[Stored data entries]

──────

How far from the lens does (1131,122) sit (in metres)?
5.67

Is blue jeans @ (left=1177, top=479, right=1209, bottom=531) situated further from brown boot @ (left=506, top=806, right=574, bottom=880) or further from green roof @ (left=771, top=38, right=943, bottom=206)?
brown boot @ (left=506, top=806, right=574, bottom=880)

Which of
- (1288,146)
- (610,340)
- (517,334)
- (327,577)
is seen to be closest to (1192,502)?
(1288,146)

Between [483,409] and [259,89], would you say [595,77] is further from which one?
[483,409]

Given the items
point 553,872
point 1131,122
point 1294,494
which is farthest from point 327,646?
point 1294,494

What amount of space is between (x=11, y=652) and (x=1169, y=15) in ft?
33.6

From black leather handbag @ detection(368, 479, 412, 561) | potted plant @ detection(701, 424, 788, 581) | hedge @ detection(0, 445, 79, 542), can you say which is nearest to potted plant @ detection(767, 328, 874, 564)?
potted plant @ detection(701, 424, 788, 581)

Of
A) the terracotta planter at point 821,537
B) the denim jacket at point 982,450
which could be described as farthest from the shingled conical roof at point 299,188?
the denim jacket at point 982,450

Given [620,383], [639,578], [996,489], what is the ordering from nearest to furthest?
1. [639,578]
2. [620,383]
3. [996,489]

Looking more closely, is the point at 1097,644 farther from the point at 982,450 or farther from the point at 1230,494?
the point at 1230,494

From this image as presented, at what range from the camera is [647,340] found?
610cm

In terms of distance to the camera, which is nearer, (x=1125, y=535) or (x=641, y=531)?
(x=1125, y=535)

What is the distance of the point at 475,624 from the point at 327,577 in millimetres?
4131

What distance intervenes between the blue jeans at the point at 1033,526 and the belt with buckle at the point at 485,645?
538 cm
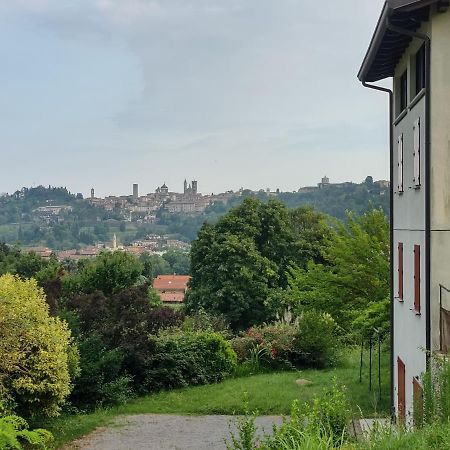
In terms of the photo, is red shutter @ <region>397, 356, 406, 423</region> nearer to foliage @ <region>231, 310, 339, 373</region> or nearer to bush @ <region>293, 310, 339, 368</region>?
bush @ <region>293, 310, 339, 368</region>

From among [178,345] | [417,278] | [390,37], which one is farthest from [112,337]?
[390,37]

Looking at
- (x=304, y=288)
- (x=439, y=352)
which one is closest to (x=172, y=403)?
(x=304, y=288)

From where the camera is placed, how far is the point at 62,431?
18984mm

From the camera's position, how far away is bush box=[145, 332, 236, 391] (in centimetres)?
2573

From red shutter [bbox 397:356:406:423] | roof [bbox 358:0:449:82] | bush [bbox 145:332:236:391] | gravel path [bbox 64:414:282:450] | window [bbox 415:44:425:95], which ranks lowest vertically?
gravel path [bbox 64:414:282:450]

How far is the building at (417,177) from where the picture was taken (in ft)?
36.4

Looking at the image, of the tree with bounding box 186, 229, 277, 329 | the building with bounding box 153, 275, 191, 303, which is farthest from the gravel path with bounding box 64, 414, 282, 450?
the building with bounding box 153, 275, 191, 303

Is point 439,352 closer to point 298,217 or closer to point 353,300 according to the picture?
point 353,300

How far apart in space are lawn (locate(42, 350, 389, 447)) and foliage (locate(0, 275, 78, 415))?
213 centimetres

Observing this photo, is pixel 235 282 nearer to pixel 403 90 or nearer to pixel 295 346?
pixel 295 346

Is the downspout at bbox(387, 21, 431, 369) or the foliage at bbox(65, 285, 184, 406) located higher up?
the downspout at bbox(387, 21, 431, 369)

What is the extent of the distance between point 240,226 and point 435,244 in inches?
1225

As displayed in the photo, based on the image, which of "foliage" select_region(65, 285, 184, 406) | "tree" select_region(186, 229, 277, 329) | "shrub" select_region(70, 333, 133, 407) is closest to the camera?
"shrub" select_region(70, 333, 133, 407)

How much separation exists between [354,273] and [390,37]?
10.4 meters
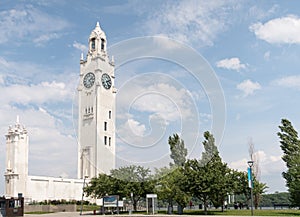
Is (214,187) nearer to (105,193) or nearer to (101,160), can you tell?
(105,193)

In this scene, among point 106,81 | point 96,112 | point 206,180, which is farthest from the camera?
point 106,81

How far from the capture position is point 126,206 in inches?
2621

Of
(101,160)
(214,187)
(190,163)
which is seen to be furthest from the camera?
(101,160)

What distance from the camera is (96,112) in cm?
10744

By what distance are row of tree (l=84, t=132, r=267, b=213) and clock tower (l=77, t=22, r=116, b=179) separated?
33.4m

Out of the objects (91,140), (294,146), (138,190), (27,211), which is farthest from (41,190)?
(294,146)

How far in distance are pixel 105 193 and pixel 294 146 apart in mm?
28855

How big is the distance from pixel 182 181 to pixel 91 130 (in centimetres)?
6102

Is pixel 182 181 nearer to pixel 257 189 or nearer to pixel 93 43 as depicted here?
pixel 257 189

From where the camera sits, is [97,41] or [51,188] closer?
[51,188]

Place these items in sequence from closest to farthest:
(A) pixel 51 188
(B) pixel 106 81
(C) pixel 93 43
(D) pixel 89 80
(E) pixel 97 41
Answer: (A) pixel 51 188 → (D) pixel 89 80 → (B) pixel 106 81 → (E) pixel 97 41 → (C) pixel 93 43

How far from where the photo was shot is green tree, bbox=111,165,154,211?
2385 inches

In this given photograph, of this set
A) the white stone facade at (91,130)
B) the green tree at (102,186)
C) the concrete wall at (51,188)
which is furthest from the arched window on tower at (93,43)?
the green tree at (102,186)

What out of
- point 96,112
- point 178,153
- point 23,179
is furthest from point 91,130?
point 178,153
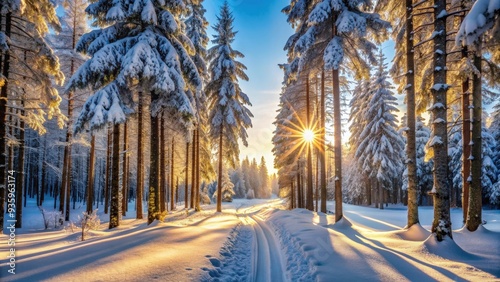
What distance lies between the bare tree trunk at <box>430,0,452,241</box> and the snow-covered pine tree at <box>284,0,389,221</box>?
358 cm

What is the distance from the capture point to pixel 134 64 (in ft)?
32.2

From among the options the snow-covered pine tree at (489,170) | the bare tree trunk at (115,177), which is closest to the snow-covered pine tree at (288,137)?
the bare tree trunk at (115,177)

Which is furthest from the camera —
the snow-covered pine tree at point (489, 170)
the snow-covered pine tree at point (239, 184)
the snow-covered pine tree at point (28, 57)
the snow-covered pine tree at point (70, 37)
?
the snow-covered pine tree at point (239, 184)

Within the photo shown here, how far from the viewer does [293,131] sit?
2408 centimetres

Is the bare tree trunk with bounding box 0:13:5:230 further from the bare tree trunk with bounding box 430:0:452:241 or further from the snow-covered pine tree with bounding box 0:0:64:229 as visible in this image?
the bare tree trunk with bounding box 430:0:452:241

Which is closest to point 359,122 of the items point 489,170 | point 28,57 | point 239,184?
point 489,170

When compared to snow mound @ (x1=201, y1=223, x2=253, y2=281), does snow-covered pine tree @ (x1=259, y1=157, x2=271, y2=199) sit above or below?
below

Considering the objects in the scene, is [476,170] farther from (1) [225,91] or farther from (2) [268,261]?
(1) [225,91]

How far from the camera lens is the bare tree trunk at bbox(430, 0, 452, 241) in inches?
285

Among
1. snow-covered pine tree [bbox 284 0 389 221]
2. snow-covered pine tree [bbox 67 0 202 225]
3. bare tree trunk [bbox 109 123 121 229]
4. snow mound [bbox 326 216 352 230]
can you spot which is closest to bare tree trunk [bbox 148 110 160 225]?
snow-covered pine tree [bbox 67 0 202 225]

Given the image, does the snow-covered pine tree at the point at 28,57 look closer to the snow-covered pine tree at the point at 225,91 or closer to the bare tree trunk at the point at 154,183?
the bare tree trunk at the point at 154,183

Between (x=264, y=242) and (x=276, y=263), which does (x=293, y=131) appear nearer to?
(x=264, y=242)

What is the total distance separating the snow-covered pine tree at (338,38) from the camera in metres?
11.2

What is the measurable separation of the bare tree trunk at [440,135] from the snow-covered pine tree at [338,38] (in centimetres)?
358
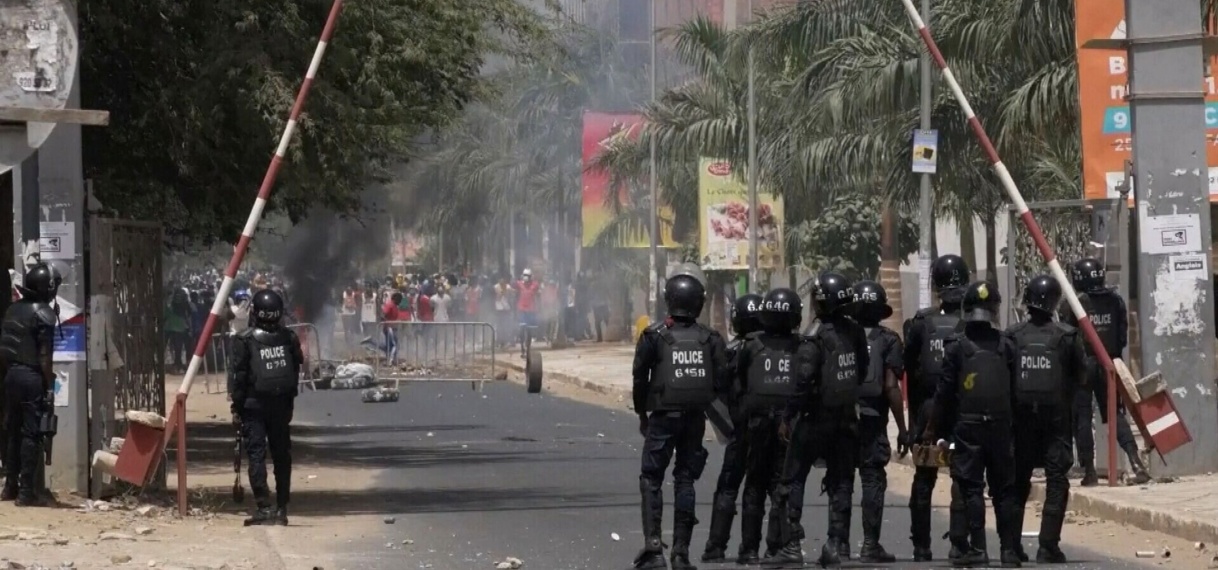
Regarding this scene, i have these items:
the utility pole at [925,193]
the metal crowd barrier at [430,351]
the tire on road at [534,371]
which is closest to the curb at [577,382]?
the tire on road at [534,371]

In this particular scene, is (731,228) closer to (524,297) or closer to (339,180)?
(524,297)

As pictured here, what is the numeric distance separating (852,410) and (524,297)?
36034 millimetres

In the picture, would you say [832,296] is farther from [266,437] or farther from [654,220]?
[654,220]

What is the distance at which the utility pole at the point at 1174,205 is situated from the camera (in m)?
15.5

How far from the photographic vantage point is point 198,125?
1731 centimetres

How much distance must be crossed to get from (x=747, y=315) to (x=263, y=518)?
4025 millimetres

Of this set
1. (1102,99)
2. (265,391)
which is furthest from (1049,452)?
(1102,99)

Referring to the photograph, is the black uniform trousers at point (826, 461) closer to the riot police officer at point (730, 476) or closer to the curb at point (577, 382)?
the riot police officer at point (730, 476)

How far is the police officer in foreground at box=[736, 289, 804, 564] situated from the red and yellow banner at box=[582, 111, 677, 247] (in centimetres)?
3479

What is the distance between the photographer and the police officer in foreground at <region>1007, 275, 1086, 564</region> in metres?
11.2

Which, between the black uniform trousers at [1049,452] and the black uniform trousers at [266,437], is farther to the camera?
the black uniform trousers at [266,437]

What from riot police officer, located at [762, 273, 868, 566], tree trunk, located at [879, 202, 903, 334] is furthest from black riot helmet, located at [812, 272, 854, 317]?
tree trunk, located at [879, 202, 903, 334]

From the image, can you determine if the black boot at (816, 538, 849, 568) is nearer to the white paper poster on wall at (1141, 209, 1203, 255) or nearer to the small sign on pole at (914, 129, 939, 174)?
the white paper poster on wall at (1141, 209, 1203, 255)

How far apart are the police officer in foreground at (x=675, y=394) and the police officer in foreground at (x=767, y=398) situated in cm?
18
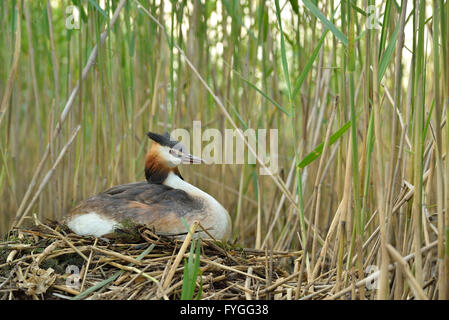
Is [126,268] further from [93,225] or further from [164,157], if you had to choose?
[164,157]

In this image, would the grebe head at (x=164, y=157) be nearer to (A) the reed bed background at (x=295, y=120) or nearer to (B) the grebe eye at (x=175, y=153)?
(B) the grebe eye at (x=175, y=153)

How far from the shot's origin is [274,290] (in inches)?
63.2

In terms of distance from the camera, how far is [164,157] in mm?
2322

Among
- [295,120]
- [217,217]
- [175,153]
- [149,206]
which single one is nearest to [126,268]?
[149,206]

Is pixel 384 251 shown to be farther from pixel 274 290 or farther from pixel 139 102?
pixel 139 102

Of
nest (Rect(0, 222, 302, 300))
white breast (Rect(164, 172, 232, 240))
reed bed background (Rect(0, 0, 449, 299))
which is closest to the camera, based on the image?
reed bed background (Rect(0, 0, 449, 299))

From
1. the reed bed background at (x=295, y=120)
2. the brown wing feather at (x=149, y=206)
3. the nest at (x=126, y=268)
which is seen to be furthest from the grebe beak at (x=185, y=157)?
the nest at (x=126, y=268)

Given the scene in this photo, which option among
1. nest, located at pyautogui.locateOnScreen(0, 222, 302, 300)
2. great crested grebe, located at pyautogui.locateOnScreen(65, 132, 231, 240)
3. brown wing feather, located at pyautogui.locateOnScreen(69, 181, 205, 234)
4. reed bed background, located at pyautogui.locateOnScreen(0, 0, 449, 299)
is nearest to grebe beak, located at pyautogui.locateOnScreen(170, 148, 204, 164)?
great crested grebe, located at pyautogui.locateOnScreen(65, 132, 231, 240)

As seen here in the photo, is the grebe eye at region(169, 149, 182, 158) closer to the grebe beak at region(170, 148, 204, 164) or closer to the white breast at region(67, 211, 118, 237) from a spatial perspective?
the grebe beak at region(170, 148, 204, 164)

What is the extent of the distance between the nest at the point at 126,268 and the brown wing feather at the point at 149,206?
0.31ft

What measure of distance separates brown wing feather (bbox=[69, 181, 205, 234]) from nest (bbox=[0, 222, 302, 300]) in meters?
0.09

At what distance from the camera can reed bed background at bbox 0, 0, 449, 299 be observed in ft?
4.27

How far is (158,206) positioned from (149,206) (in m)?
0.04

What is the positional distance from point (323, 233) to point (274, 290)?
1270 mm
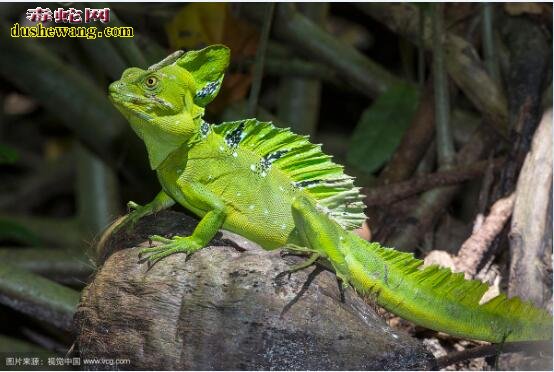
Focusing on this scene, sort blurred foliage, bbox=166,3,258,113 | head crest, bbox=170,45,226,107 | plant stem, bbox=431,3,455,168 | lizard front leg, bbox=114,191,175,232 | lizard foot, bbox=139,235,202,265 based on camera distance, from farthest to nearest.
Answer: blurred foliage, bbox=166,3,258,113 < plant stem, bbox=431,3,455,168 < lizard front leg, bbox=114,191,175,232 < head crest, bbox=170,45,226,107 < lizard foot, bbox=139,235,202,265

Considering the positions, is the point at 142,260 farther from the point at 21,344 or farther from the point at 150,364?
the point at 21,344

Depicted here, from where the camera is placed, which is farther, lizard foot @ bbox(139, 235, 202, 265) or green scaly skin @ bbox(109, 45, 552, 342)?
green scaly skin @ bbox(109, 45, 552, 342)

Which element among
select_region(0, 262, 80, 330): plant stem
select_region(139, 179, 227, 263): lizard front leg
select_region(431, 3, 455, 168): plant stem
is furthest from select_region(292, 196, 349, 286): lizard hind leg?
select_region(431, 3, 455, 168): plant stem

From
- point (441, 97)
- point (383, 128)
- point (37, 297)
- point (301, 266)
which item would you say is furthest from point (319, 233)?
point (383, 128)

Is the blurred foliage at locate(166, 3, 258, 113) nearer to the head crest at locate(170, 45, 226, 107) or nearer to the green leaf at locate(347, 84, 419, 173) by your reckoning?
the green leaf at locate(347, 84, 419, 173)

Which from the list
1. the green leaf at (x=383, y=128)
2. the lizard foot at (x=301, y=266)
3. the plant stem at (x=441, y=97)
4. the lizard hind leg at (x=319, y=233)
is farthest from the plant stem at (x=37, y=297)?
the plant stem at (x=441, y=97)

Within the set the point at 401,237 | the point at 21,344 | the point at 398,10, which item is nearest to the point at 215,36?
the point at 398,10
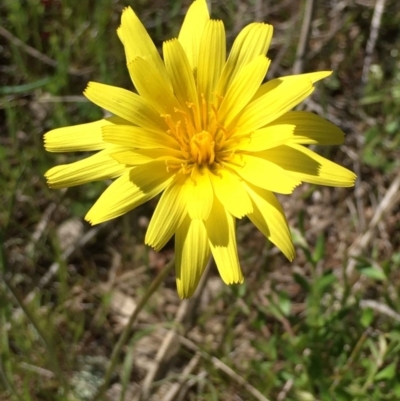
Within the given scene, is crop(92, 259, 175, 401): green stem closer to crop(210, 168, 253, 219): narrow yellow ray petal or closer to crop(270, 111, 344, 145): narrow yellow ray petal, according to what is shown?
crop(210, 168, 253, 219): narrow yellow ray petal

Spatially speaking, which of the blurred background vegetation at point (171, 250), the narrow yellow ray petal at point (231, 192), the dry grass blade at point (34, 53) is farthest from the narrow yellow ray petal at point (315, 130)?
the dry grass blade at point (34, 53)

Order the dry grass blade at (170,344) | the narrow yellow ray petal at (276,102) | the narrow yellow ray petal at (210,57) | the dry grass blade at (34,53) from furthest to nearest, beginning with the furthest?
the dry grass blade at (34,53) → the dry grass blade at (170,344) → the narrow yellow ray petal at (210,57) → the narrow yellow ray petal at (276,102)

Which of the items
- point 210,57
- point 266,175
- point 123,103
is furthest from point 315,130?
point 123,103

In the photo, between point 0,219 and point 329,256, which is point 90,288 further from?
point 329,256

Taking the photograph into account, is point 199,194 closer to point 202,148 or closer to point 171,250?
point 202,148

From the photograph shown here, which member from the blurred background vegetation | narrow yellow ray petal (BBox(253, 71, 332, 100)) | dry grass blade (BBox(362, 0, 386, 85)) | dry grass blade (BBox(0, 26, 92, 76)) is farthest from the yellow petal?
dry grass blade (BBox(362, 0, 386, 85))

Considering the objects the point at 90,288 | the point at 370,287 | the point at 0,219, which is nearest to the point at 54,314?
the point at 90,288

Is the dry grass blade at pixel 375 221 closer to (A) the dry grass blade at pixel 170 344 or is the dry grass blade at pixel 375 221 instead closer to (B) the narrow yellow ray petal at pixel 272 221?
(A) the dry grass blade at pixel 170 344
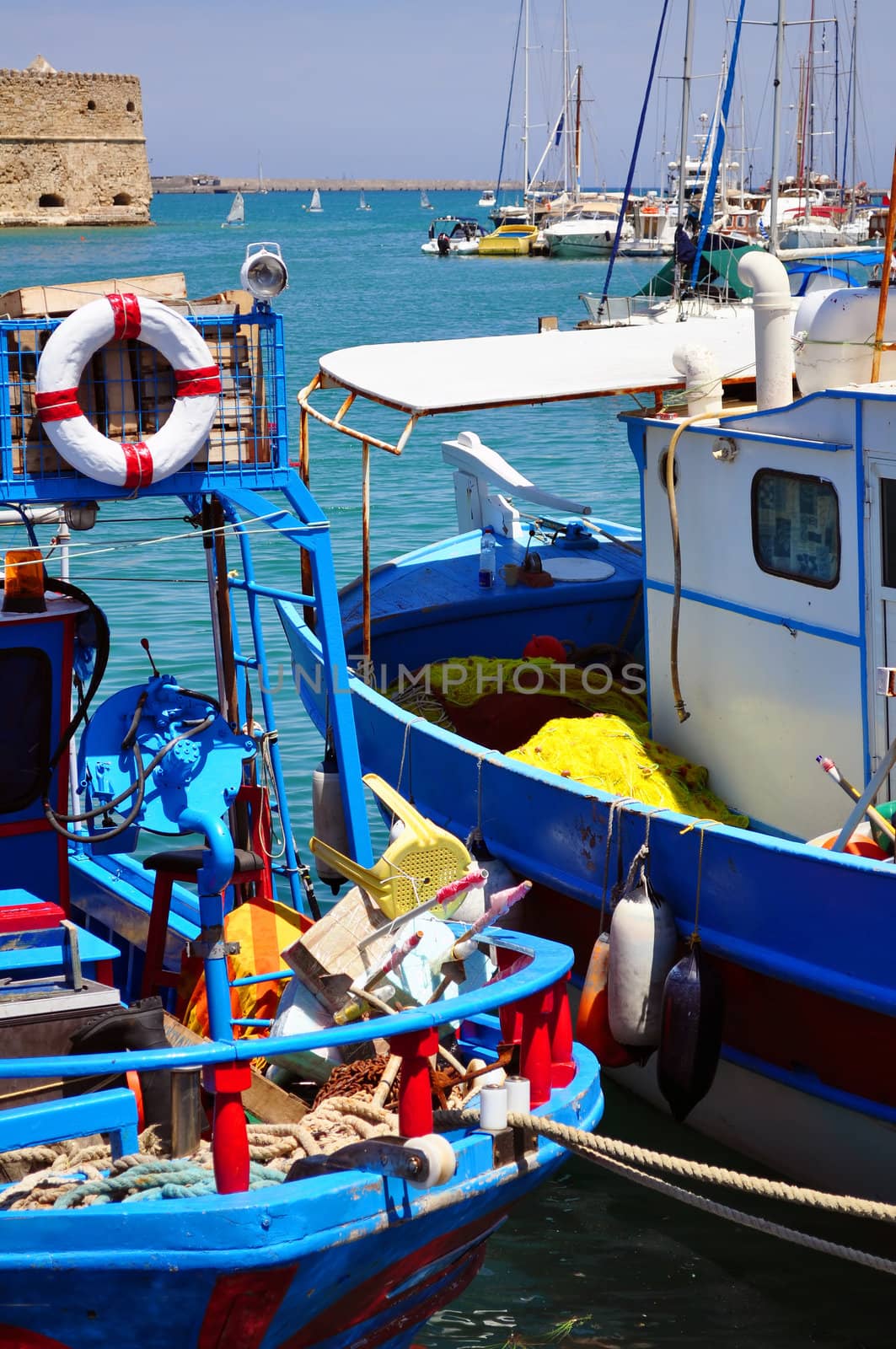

──────

• _Prompt_
Please write out the items again, starting at the line containing "What distance intervenes" and ending at the line containing "213 centimetres", with "red shutter" replaced by "green shutter" and everything else unchanged. Leave the pictures out of your answer.

• _Reply to the exercise_
What distance intervenes between the blue jeans at the point at 1033,526 and the belt with buckle at the point at 485,645?
538 cm
In terms of the photo, is green shutter @ <region>397, 356, 406, 423</region> nearer to foliage @ <region>231, 310, 339, 373</region> or nearer to bush @ <region>293, 310, 339, 368</region>?
bush @ <region>293, 310, 339, 368</region>

From among [178,345] | [417,278] | [390,37], which one is farthest from [112,337]?
[390,37]

Looking at
- (x=304, y=288)
- (x=439, y=352)
which one is closest to (x=172, y=403)?
(x=304, y=288)

From where the camera is placed, how far is the point at 62,431?
18984mm

From the camera's position, how far away is bush box=[145, 332, 236, 391] (in centimetres)?
2573

From green shutter [bbox 397:356:406:423] | roof [bbox 358:0:449:82] | bush [bbox 145:332:236:391] | gravel path [bbox 64:414:282:450] | window [bbox 415:44:425:95], which ranks lowest vertically?
gravel path [bbox 64:414:282:450]

How far is the building at (417,177) from where the picture was taken (in ft)?
36.4

Looking at the image, of the tree with bounding box 186, 229, 277, 329 | the building with bounding box 153, 275, 191, 303, which is farthest from the gravel path with bounding box 64, 414, 282, 450?
the building with bounding box 153, 275, 191, 303

Is point 439,352 closer to point 298,217 or closer to point 353,300 according to the picture?
point 353,300

How far apart in space are lawn (locate(42, 350, 389, 447)) and foliage (locate(0, 275, 78, 415))?
213 centimetres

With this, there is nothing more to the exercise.